While O’Brien, now a father of two young children, left the door open on a political career, he noted that some of that drive to run for Congress had been satisfied by holding senior staff roles in the Senate for 13 years.
Looking back on his career — which included seven years of working in the labor movement in Eastern Europe and South America — O’Brien marveled at how it all unfolded, without much planning on his part.
His work in domestic politics began after returning from abroad in 1996, when the office of Sen. Harry Reid, D-Nev., contacted him to work on a congressional campaign in the state. Former state Sen. Bob Coffin, a Las Vegas Democrat, was challenging then-Rep. John Ensign, R-Nev.
Though Ensign, who later resigned his Senate seat amid ethics charges, won re-election to the House that year, O’Brien’s experience on the Coffin campaign opened up doors for new assignments.
For the 1998 cycle, O’Brien was hired by the Democratic National Committee to lead a program organizing and training state parties and campaigns, helping to shape the response to Bill Clinton’s impeachment. Those midterms were a notable victory for Democrats, who won five seats in the House and lost no Senate seats.
After the elections, O’Brien was hired by the White House as director of ethnic outreach. The post dealt with the domestic politics associated with U.S. foreign policy, including crafting the message to Arab-Americans during Middle East peace talks and to Irish-Americans in connection with the Good Friday Peace Accords.

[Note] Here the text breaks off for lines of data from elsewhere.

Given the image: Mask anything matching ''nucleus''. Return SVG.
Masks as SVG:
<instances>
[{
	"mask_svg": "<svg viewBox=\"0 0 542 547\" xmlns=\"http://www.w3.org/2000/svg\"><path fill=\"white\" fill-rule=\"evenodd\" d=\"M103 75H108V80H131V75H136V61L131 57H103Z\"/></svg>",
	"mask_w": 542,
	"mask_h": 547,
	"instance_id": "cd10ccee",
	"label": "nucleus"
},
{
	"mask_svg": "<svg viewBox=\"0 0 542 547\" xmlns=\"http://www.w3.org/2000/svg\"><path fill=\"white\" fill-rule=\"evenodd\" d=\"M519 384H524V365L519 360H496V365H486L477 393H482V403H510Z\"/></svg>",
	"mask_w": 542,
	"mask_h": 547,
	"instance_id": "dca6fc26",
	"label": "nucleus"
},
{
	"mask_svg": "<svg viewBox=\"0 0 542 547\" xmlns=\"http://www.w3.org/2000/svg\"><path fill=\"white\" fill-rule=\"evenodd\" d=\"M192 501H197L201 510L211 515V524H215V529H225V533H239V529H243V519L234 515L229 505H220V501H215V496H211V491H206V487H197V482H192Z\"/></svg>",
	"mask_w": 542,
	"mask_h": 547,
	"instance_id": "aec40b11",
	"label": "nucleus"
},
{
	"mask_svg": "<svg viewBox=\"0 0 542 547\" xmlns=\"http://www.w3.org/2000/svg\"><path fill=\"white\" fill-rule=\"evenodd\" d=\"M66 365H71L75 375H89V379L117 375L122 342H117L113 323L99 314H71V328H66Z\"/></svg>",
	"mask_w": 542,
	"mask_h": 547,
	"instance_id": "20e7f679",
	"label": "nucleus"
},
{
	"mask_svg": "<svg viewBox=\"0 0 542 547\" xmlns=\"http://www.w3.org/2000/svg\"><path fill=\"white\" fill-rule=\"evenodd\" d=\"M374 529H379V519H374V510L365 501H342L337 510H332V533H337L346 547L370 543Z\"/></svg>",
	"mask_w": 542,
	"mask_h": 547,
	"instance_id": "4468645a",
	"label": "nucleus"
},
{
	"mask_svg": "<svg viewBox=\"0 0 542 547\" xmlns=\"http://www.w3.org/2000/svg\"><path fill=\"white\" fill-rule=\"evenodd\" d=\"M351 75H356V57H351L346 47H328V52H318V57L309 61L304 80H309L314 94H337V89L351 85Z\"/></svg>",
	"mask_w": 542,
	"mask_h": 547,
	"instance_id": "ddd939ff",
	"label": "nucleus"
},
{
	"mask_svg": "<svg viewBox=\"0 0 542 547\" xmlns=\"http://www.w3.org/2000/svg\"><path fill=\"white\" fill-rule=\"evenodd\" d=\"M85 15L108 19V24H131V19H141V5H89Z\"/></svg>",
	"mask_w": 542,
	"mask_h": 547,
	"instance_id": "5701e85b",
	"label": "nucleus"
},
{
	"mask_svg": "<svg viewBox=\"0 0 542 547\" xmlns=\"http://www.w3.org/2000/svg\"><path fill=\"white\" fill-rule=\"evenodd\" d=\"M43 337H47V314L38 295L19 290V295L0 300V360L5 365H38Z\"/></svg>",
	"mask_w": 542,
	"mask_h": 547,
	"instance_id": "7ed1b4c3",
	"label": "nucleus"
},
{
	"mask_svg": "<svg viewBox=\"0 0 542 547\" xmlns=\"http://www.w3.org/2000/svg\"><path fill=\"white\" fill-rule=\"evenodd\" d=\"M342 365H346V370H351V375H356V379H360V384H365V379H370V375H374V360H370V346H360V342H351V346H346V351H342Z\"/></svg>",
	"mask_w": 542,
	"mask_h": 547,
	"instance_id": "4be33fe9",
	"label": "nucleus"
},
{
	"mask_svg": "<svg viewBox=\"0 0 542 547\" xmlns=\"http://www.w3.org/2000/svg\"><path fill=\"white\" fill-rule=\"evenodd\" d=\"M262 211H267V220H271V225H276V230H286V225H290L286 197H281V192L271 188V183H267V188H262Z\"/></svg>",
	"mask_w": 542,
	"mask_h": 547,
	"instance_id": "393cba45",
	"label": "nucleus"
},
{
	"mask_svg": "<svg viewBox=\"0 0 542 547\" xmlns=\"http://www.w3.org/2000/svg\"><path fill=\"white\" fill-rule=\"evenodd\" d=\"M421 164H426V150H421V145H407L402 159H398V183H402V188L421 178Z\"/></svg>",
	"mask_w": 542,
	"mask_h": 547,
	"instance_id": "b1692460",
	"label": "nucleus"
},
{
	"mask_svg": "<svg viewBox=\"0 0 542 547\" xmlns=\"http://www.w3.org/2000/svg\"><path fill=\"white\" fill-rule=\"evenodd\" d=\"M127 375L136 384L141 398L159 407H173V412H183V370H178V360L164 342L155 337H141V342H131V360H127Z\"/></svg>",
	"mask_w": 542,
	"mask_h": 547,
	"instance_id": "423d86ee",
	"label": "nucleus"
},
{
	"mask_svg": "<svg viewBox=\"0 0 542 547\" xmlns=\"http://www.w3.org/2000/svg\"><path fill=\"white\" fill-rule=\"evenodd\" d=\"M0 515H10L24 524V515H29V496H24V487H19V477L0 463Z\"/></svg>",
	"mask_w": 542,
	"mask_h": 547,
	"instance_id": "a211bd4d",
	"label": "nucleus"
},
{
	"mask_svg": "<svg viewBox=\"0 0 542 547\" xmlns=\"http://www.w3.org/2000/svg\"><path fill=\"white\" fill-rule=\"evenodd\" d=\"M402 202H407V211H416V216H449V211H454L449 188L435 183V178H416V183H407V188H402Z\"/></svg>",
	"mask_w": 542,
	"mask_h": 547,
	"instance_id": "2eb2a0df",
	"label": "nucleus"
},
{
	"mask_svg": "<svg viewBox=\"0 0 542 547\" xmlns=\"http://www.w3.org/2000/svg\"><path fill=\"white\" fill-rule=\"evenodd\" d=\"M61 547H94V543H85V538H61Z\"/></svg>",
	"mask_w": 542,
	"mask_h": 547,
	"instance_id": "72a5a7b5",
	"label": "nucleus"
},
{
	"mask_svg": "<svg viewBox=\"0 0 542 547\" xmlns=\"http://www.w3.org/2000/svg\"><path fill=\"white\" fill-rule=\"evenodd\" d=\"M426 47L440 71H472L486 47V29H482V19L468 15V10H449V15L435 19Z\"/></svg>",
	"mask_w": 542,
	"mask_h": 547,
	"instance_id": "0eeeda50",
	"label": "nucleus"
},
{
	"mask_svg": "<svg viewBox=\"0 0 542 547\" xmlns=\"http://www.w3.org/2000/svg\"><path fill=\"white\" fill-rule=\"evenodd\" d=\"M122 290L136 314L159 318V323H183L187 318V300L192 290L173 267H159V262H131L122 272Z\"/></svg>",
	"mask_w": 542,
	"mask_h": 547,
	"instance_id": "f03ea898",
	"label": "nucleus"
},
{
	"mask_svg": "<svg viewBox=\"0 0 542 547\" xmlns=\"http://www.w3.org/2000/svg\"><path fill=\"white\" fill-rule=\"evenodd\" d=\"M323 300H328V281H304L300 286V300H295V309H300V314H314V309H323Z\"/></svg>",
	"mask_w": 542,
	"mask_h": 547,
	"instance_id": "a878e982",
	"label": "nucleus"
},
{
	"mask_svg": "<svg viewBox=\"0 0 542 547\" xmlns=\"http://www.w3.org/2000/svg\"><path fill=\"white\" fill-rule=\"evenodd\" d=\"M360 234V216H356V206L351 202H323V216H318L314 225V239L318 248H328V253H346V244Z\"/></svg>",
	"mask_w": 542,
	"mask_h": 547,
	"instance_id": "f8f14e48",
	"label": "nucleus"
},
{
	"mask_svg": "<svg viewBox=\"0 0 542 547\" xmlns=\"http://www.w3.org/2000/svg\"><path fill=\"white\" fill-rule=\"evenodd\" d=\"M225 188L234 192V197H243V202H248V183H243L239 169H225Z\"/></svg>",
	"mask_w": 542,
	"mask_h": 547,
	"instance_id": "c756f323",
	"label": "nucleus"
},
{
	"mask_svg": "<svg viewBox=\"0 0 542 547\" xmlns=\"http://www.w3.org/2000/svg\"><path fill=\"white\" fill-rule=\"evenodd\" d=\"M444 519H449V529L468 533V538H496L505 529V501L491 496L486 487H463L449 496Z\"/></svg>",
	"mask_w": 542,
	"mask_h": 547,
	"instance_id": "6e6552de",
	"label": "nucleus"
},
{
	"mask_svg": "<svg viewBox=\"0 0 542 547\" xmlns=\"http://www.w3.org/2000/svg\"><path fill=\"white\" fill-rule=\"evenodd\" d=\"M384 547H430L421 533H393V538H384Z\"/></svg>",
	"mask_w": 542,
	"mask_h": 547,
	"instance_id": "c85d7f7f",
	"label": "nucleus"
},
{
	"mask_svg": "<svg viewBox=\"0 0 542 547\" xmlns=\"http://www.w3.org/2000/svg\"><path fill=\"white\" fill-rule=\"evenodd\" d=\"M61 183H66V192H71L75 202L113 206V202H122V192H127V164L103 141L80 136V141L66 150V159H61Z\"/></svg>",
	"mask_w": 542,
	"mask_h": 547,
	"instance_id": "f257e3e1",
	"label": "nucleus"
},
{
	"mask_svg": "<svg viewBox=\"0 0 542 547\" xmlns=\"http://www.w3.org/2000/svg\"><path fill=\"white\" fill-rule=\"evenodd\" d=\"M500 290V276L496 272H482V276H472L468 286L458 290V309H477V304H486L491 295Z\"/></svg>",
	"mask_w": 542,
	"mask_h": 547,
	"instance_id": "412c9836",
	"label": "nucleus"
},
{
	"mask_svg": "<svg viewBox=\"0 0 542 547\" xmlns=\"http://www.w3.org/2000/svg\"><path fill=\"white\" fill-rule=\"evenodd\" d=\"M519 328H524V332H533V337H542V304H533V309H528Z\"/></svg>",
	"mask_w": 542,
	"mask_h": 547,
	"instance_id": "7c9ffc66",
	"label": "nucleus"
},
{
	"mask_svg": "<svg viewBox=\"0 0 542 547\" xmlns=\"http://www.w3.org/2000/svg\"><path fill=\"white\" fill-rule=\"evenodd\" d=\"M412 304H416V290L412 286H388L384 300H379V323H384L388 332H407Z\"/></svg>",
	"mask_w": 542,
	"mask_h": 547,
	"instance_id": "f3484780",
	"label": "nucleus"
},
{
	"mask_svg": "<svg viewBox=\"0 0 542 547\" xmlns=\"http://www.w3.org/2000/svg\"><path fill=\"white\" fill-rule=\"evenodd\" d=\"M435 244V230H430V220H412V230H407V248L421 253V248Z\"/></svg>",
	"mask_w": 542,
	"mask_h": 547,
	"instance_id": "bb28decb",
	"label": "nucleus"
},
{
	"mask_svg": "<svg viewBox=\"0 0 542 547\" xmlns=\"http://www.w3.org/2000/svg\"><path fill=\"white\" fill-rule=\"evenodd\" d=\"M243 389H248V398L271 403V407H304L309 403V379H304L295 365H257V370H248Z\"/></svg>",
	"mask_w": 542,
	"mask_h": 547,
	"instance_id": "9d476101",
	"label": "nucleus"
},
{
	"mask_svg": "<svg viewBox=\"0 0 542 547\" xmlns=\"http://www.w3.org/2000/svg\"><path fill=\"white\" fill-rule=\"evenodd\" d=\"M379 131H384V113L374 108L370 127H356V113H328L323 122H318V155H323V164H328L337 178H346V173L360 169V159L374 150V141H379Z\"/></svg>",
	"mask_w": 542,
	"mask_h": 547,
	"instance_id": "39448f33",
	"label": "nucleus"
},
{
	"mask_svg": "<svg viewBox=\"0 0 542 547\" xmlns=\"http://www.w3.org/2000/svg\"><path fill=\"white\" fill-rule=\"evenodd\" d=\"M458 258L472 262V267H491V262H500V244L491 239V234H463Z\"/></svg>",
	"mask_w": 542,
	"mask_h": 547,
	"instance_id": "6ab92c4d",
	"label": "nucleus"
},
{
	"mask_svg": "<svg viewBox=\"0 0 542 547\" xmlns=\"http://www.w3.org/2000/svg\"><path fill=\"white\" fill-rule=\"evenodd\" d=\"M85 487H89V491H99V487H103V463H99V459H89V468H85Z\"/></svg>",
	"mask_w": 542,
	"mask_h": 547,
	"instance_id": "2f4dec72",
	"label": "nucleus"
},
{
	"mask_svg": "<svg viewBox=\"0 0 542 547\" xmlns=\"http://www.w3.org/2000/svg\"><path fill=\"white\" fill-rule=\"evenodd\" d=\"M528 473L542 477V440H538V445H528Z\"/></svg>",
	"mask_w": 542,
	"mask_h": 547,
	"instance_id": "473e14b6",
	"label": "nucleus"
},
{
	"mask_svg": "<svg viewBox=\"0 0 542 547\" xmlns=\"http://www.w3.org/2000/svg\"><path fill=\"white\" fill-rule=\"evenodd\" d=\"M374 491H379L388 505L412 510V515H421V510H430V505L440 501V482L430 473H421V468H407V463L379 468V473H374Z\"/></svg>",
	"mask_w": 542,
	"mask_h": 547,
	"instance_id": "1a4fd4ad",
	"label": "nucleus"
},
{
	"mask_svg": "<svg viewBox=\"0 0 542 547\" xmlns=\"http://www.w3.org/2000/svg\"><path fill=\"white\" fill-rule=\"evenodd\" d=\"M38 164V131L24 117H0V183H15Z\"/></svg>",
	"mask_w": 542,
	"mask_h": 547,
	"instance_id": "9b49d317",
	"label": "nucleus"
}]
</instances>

In 2000, again at the behest of Reid, O’Brien led Democratic presidential nominee Al Gore’s campaign in Nevada. After a second campaign loss, O’Brien thought he’d had enough of political campaigns. That was until he met Jim McGreevey, who was running for governor of New Jersey, in a move that would lead him to Biden.
It took some convincing, including from then-Democratic National Committee Chairman Terry McAuliffe, who is now governor of Virginia, but O’Brien did join the ultimately victorious McGreevy campaign. Of course, three years later McGreevey surprisingly resigned after confessing to having a secret male lover whom he had tried to install as a Homeland Security adviser.
After the 2001 gubernatorial campaign, then-Sen. Robert G. Torricelli, D-N.J., tapped O’Brien to be his chief of staff. But that ended up being Torricelli’s last year in Congress. After the Ethics Committee admonished him for accepting gifts from a campaign donor, Torricelli decided not to seek re-election in 2002.
Sen. Frank R. Lautenberg, D-N.J., replaced Torricelli on the ballot and won the seat. O’Brien helped Lautenberg set up his office before moving over as Biden’s chief of staff. In 2006, O’Brien left Capitol Hill to become political director of Biden’s presidential campaign.
The strategy was “to reintroduce him to the early state Democrats, and policy-wise we were driving leadership on national security knowing that there was a very narrow path that could lead to the nomination, and it would be a national security path,” O’Brien said.
Biden, who had a shoestring campaign budget, came in fifth in the Iowa caucuses and shortly thereafter dropped out of the race. But O’Brien said he still feels like they came in second, since Barack Obama chose Biden to join the ticket as his running mate.
“Our campaign, I think, played a role in revealing to Obama Joe Biden’s strengths as a running mate and a vice president,” O’Brien said.
Unsure of his next move after the Biden campaign, O’Brien ran into Menendez, whose chief of staff had recently left. Menendez offered O’Brien the job, and O’Brien accepted on the understanding that he would leave after two years. That two-year commitment became six years in December.
“I was not rushing to get out of here, but the opportunity with GE arose,” O’Brien said. “Being part of their global affairs seems like a tremendous challenge … [but] I know I will miss the Senate and being in the mix.”